In fact, Kepler's 2nd law is just the conservation of angular momentum. Angular momentum is $$mv_\theta *r$$ (the theta component of velocity in coordinates centered on the sun times the radial distance to the sun). The area swept in a differential time $$dt$$ is $$v_\theta *r*dt$$.

The potential $$V\propto-1/r$$, $$F\propto 1/r^2$$ then tells you how the radial position changes over time. Notice that kepler's second law doesn't say anything about $$r(t)$$. It's just once you have $$r$$, and lets say you can get the angular momentum from the initial conditions, you can quickly get $$v_\theta$$. So then $$dv_r/dt=F_g/m+v^2/r$$. That is, the acceleration $$dv_r/dt$$ is the gravitational force plus the centrifugal force.

Many central force questions can be answered with just two concepts - the conservation of energy and the conservation of angular momentum (kepler's second law). For example, if the question is "how close does a comet from interstellar space come to the sun given blah blah blah" this can be answered right away by calculating the initial energy and angular momentum of the comet from the initial conditions. Then set $$E=U_g(r_{\text{min}})+mv_\theta(r_{\text{min}})^2/2$$. Where $$U_g$$ is the gravitational potential energy, and $$v_\theta(r)=v_{\theta\text{ initial}}*r_\text{initial}/r$$

I hope this helps a bit. Not sure if I specifically addressed exactly what you wanted me to.

If a force $$\vec F = \hat n F(r)$$ than $$\vec F$$ is a central force, where $$\hat n$$ is the unit radial vector in spherical coordinates. $$\vec F$$ is only in the radial direction and only depends on the radial distance $$r$$ from the center of the force.

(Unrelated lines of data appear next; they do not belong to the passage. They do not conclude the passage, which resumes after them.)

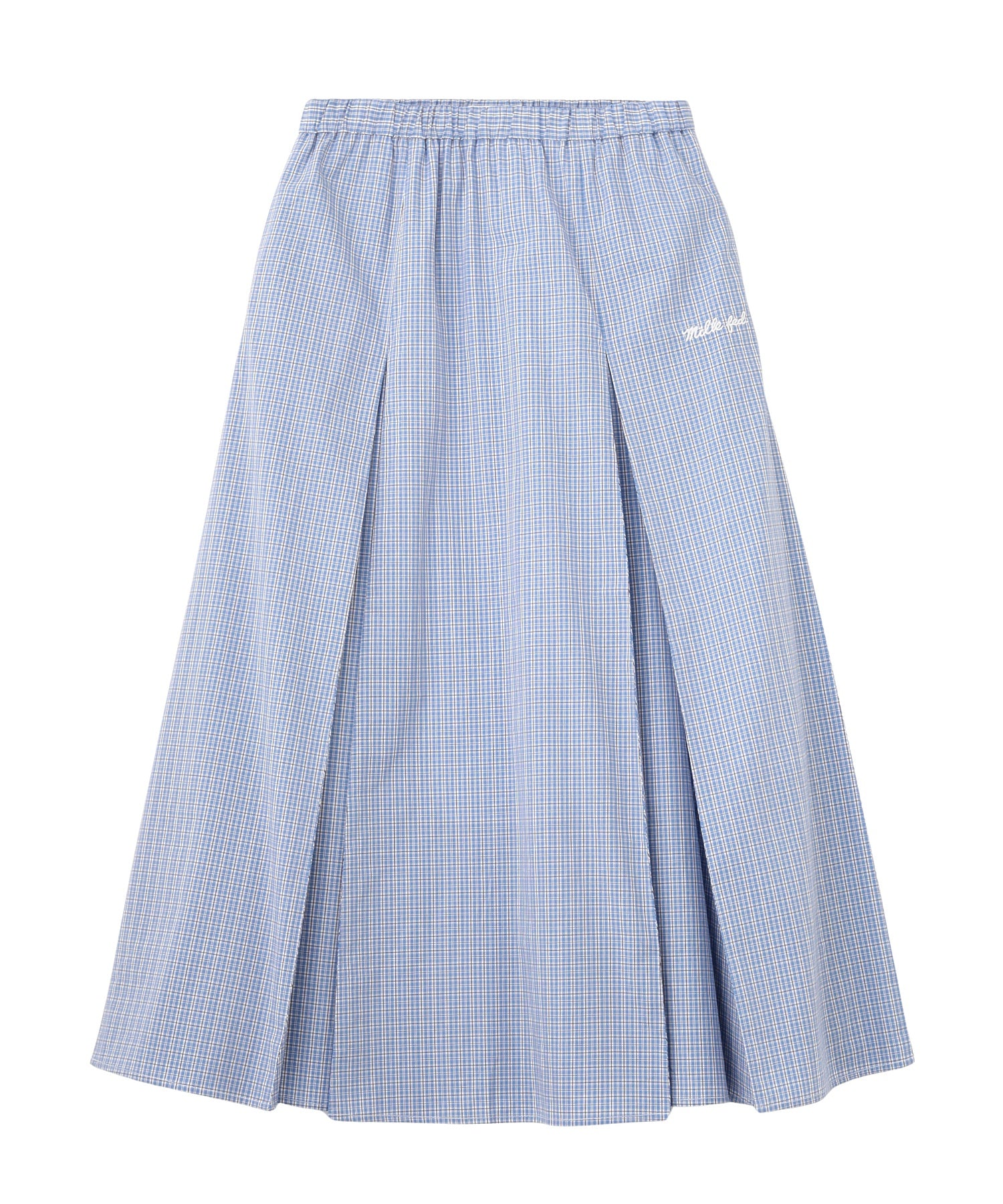 PLAID PATTERN LONG SKIRT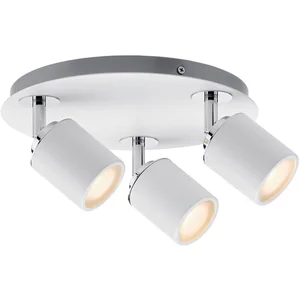 Paulmann LED Deckenleuchte, ohne Leuchtmittel, GU10, 3er-Spot Gu10 Wei...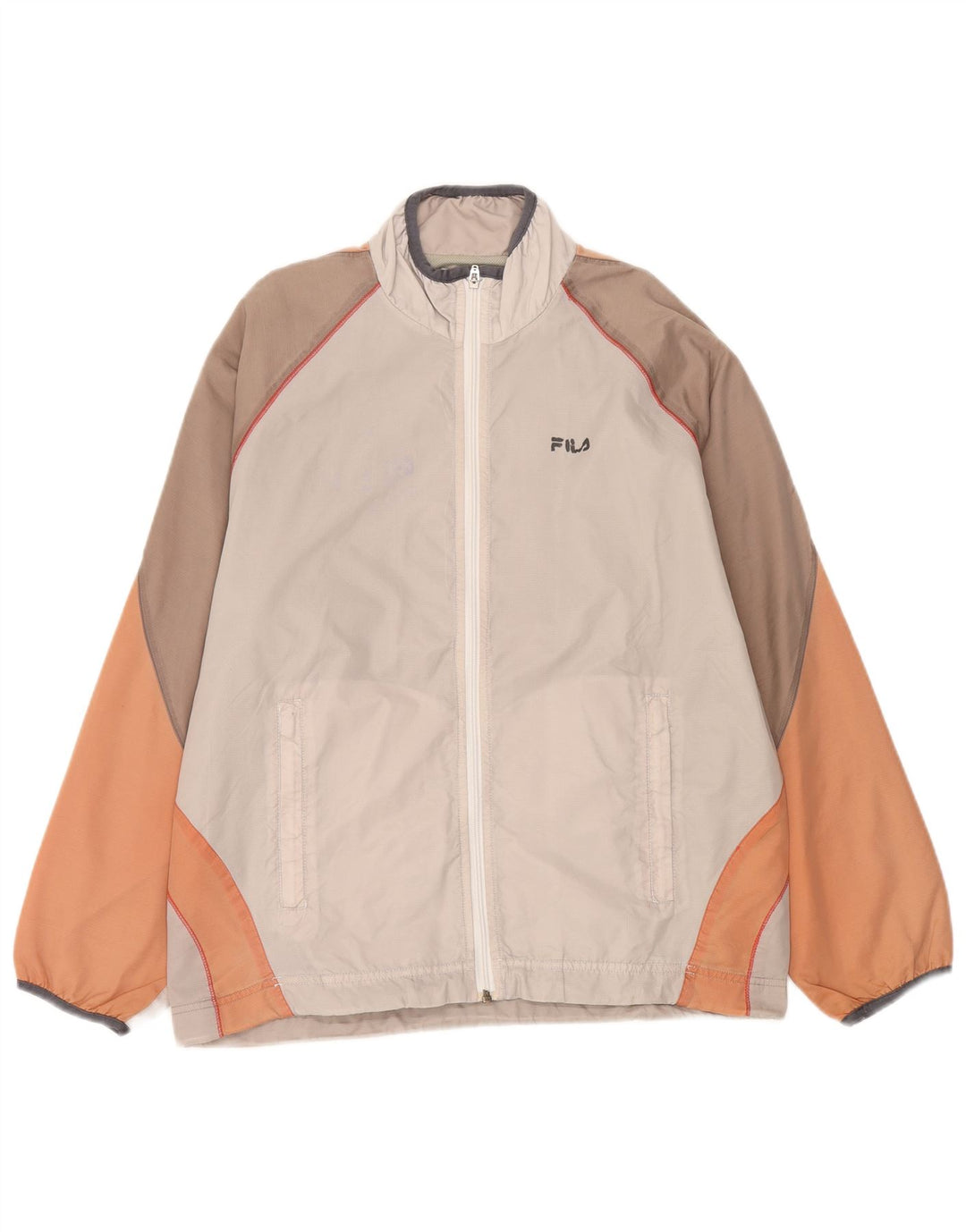 Fila Træningsdragt til mænd Topjakke Lille Beige Colourblock Polyamid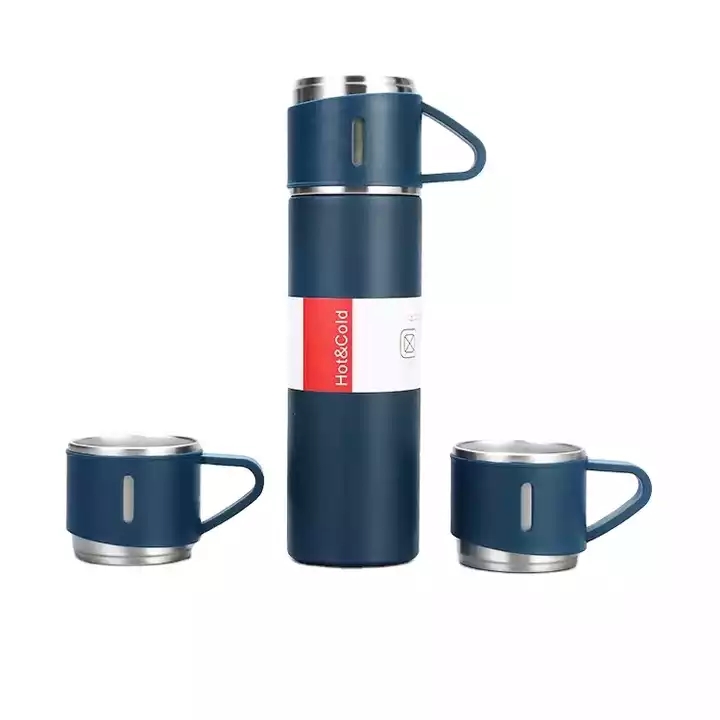 304 stainless steel vacuum cup business office gift mug sets cover printed logo
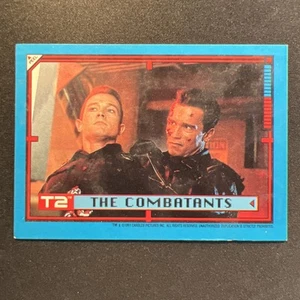 1991 Topps: Terminator 2 #22 "The Combatants" / Sticker 🎬🐷📺 - Bild 1 von 2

For any central force, the angular momentum is constant since the torque from the force $$\vec r \times \vec F = 0$$. Also, a central force is a conservative force.

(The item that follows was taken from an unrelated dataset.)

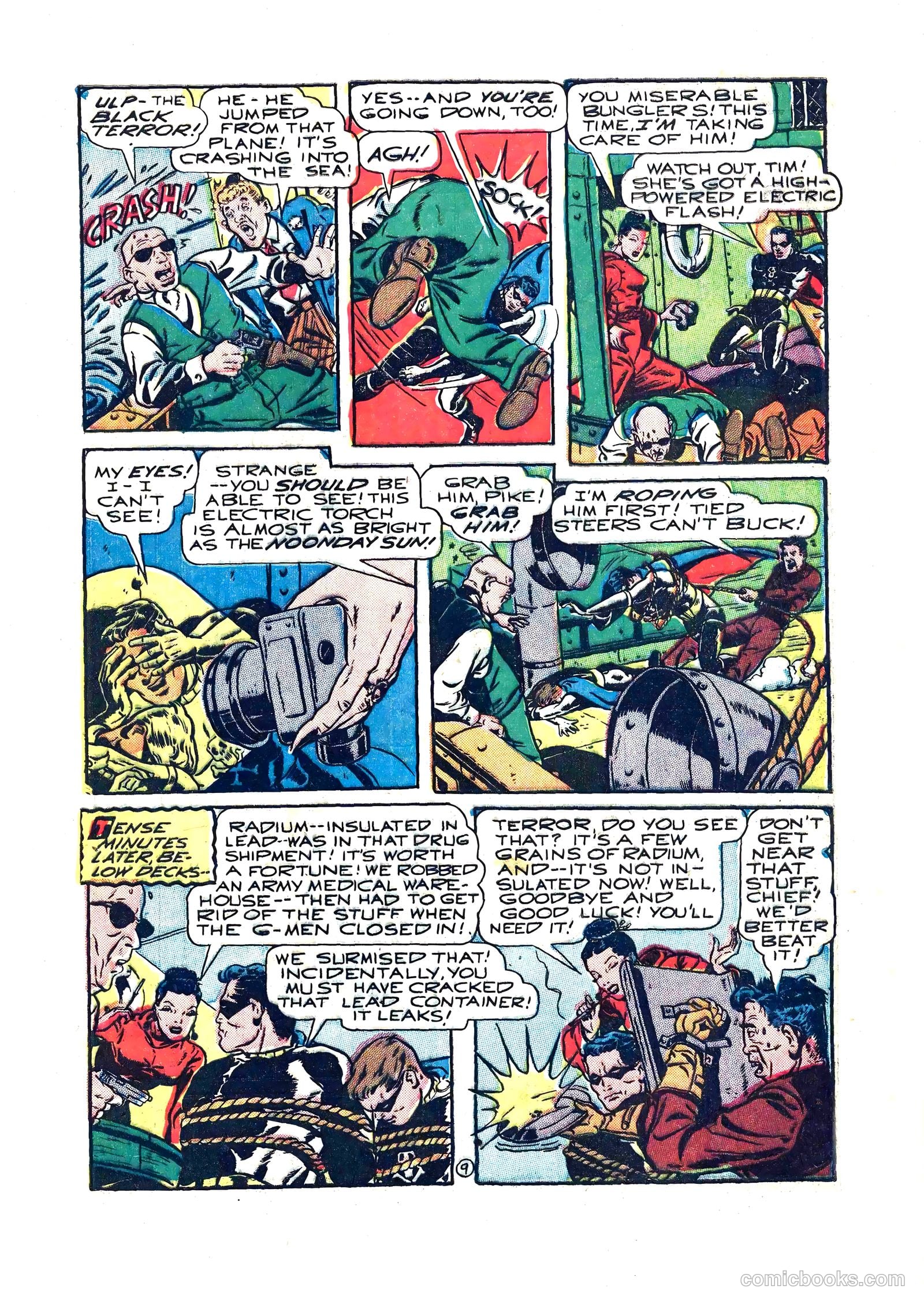 The Black Terror #17 (1947) — page 9 of 50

Using the conservation of energy and the conservation of angular momentum, for any central force it can be shown that the rate at which area is swept out by the radius to a particle acted on by the force is $${L \over {2m}}$$ where $$L$$ is angular momentum and $$m$$ is the mass of the particle. (For the derivation, see the textbook Symon, Mechanics.) So, Kepler's second law is a consequence of the conservation of angular momentum and energy for a central force.

The force of gravity is a special case of a central force where $$f(r) \propto -{1 \over r^2}$$.

In the case of orbital bodies, energy and angular momentum are conserved.

Maybe it is useful to compare with a situation where only energy is conserved: a simple pendulum. The speed increases as the gravitational potential decreases as it happens for orbital movement. But there is not a central force, what is required to conserve angular momentum, as mentioned by the other answers. So, only energy is conserved.